Given request →
Rewrite the listing below as a numbered list, leaving out blank lines and the pictures.

Given records →
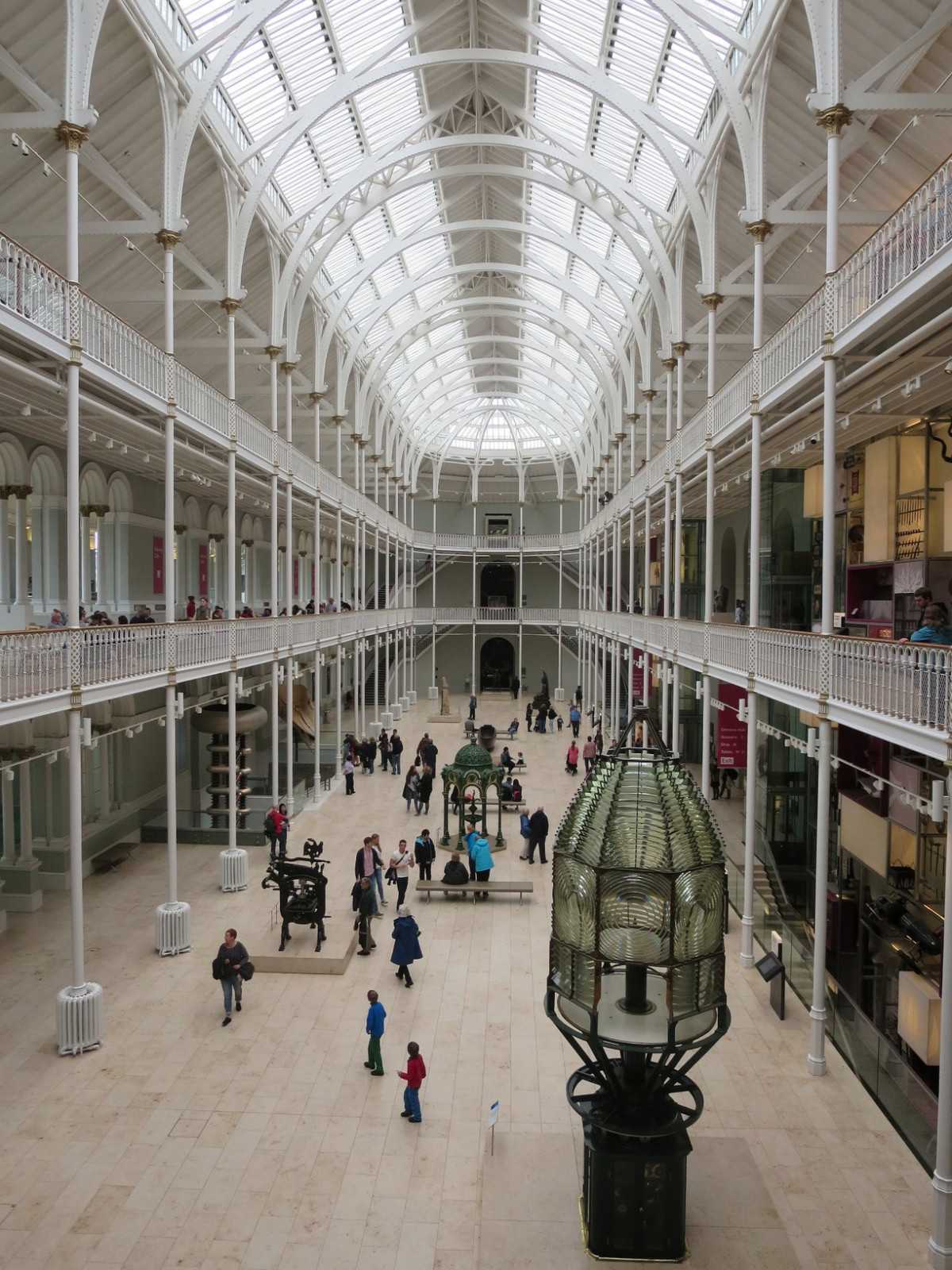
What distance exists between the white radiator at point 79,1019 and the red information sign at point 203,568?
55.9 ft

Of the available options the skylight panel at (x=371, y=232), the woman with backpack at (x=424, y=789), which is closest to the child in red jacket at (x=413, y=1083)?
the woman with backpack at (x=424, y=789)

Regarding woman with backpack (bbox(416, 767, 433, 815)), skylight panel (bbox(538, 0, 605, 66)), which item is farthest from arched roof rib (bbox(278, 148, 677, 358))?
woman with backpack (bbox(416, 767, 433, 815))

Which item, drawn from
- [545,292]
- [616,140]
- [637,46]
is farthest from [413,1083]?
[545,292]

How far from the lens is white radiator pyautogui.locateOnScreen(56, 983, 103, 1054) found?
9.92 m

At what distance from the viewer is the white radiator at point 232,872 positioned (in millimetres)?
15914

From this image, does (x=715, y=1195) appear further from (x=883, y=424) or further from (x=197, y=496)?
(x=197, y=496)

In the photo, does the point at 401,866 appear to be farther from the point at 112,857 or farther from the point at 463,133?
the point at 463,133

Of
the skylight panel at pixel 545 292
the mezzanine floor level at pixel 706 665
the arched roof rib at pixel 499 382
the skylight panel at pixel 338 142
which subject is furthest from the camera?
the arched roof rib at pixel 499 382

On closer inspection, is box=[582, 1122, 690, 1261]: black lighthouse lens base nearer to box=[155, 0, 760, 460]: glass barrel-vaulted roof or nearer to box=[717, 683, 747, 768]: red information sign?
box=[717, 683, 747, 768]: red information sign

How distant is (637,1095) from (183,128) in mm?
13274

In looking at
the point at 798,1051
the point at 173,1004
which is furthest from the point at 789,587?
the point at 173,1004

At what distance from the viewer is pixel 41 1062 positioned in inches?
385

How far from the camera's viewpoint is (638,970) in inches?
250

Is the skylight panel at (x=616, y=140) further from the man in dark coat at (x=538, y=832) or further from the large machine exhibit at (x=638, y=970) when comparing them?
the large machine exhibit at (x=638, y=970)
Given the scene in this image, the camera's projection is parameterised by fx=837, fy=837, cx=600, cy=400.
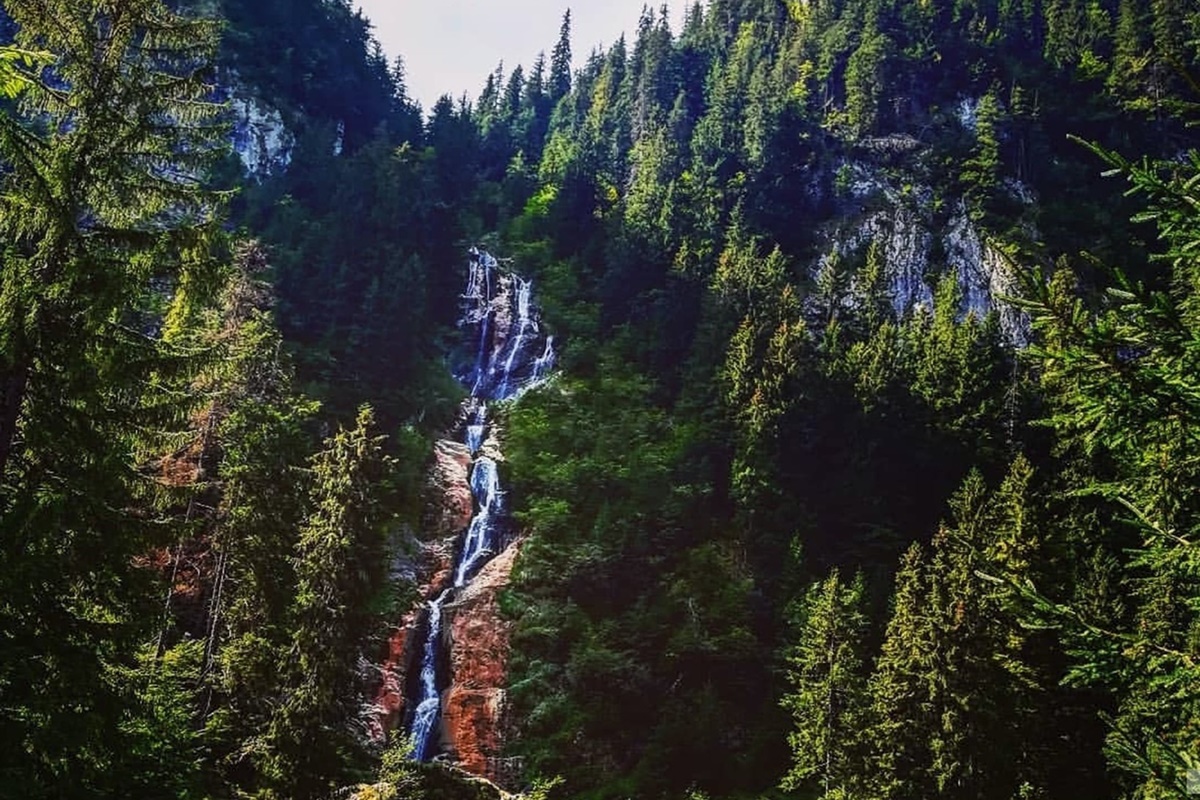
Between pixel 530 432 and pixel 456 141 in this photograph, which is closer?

Exercise answer →
1. What distance exists between the white radiator at point 79,1019 and the red information sign at point 203,568?
2. 55.9 ft
3. Of the available options the skylight panel at (x=371, y=232), the woman with backpack at (x=424, y=789), which is closest to the child in red jacket at (x=413, y=1083)?
4. the woman with backpack at (x=424, y=789)
5. Regarding woman with backpack (bbox(416, 767, 433, 815)), skylight panel (bbox(538, 0, 605, 66)), which item is farthest from arched roof rib (bbox(278, 148, 677, 358))?
6. woman with backpack (bbox(416, 767, 433, 815))
7. Which item, drawn from
8. - [545,292]
9. - [616,140]
10. - [637,46]
11. is farthest from [413,1083]?
12. [545,292]
13. How far from the lens is white radiator pyautogui.locateOnScreen(56, 983, 103, 1054) found?
14. 9.92 m
15. At what distance from the viewer is the white radiator at point 232,872 positioned (in millimetres)?
16. 15914
17. From this image, does (x=715, y=1195) appear further from (x=883, y=424) or further from (x=197, y=496)?
18. (x=197, y=496)
19. In the photo, does the point at 401,866 appear to be farther from the point at 112,857 or farther from the point at 463,133?
20. the point at 463,133
21. Of
22. the skylight panel at pixel 545 292
23. the mezzanine floor level at pixel 706 665
24. the arched roof rib at pixel 499 382
25. the skylight panel at pixel 338 142
26. which subject is furthest from the camera?
27. the arched roof rib at pixel 499 382
28. On closer inspection, is box=[582, 1122, 690, 1261]: black lighthouse lens base nearer to box=[155, 0, 760, 460]: glass barrel-vaulted roof or nearer to box=[717, 683, 747, 768]: red information sign?
29. box=[717, 683, 747, 768]: red information sign
30. How distant is (637,1095) from (183,128) in mm?
31. 13274
32. In looking at
33. the point at 798,1051
34. the point at 173,1004
35. which is furthest from the point at 789,587?
36. the point at 173,1004
37. At what distance from the viewer is pixel 41 1062 positioned in inches?
38. 385
39. How far from the camera's viewpoint is (638,970) in inches?
40. 250
41. Is the skylight panel at (x=616, y=140) further from the man in dark coat at (x=538, y=832) or further from the large machine exhibit at (x=638, y=970) when comparing them?
42. the large machine exhibit at (x=638, y=970)
43. Given the scene in this image, the camera's projection is parameterised by fx=837, fy=837, cx=600, cy=400.
44. Between pixel 530 432 and pixel 456 141 in this photograph, which is closer?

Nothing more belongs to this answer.